I think of my girls and wonder if I handled it right. The way I told them, poised like dolls on the love seat, quiet hands at their sides, sensing my heaviness. I tried to keep it simple. Grandpa was old. Grandpa’s heart was sick. Grandpa died and he is not coming back.  Perhaps I should have googled in the driveway how to articulate death to kids. My three-year-old wept. The older one asked questions and later cried when I tucked her into bed.  I have a sense that they are okay.

A few days after the funeral, I dropped off my youngest at day care.  The teacher opened the door and my daughter chirped matter-of-factly, “My grandpa died like our goldfish died.”  I shrugged and took a deep breath. Devoid of emotion, that is pretty much the gist of it. 

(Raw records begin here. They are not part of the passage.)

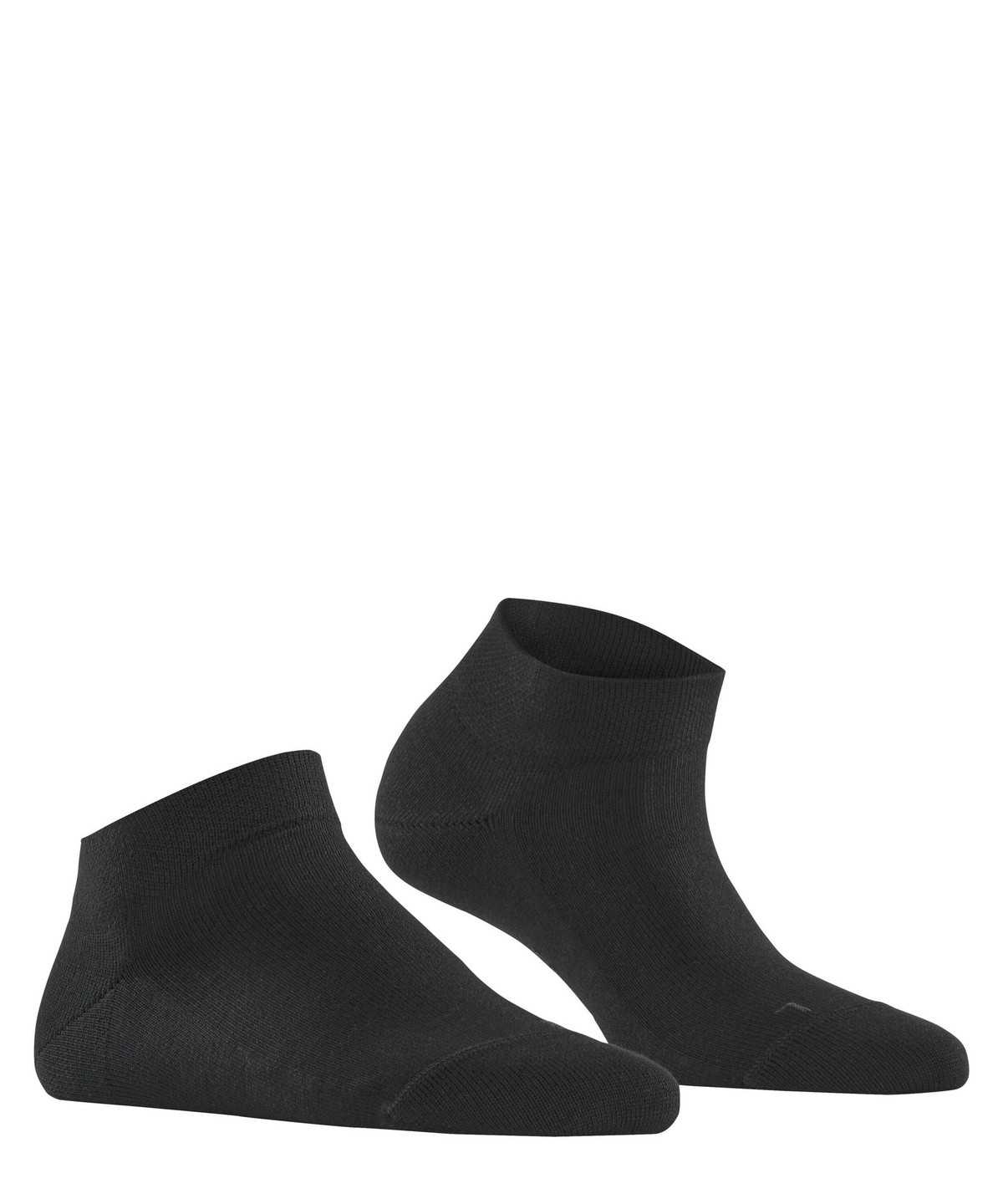 Women Falke Sensitive London Sneaker socks Socks Black | CBAQGT754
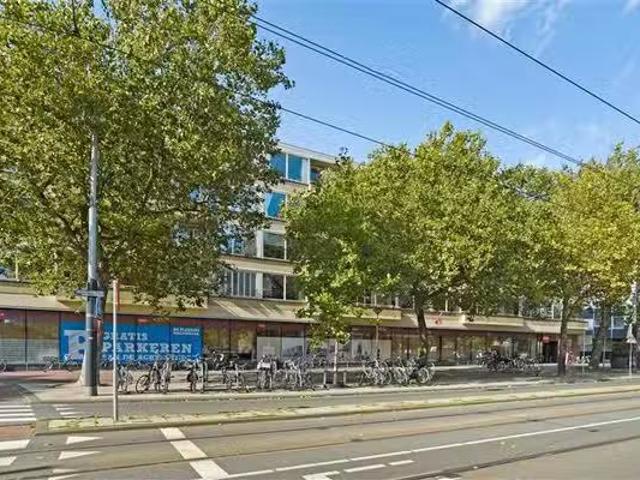 Appartement te koop Burgemeester Cramergracht 18 in Amsterdam.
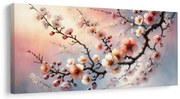 Quadro su tela – Sakura in fiore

I pull my face away from the glass and carry the box through the empty house, room by room, waiting for what feels right - not wanting to put him down.  I am used to the weight of it now and somehow, it begins to feel impossibly light. I’m trying to comprehend how the strongest, most solid man I knew could be reduced to fit into a container the size of a tissue box.  How a heavy weight wrestling champion could disintegrate into matter that doesn’t tip nine pounds.

I envision how my dad must have cradled me thirty-seven years ago in that hospital room, his firstborn daughter, a squirming pink-faced infant curled up like a snail in his tan September arms.  I must have felt so impossibly small to him.  An 8lbs 15oz gift that instantly made him a dad. 

We have changed places in perfect symmetry. I see that it is my turn to do the carrying.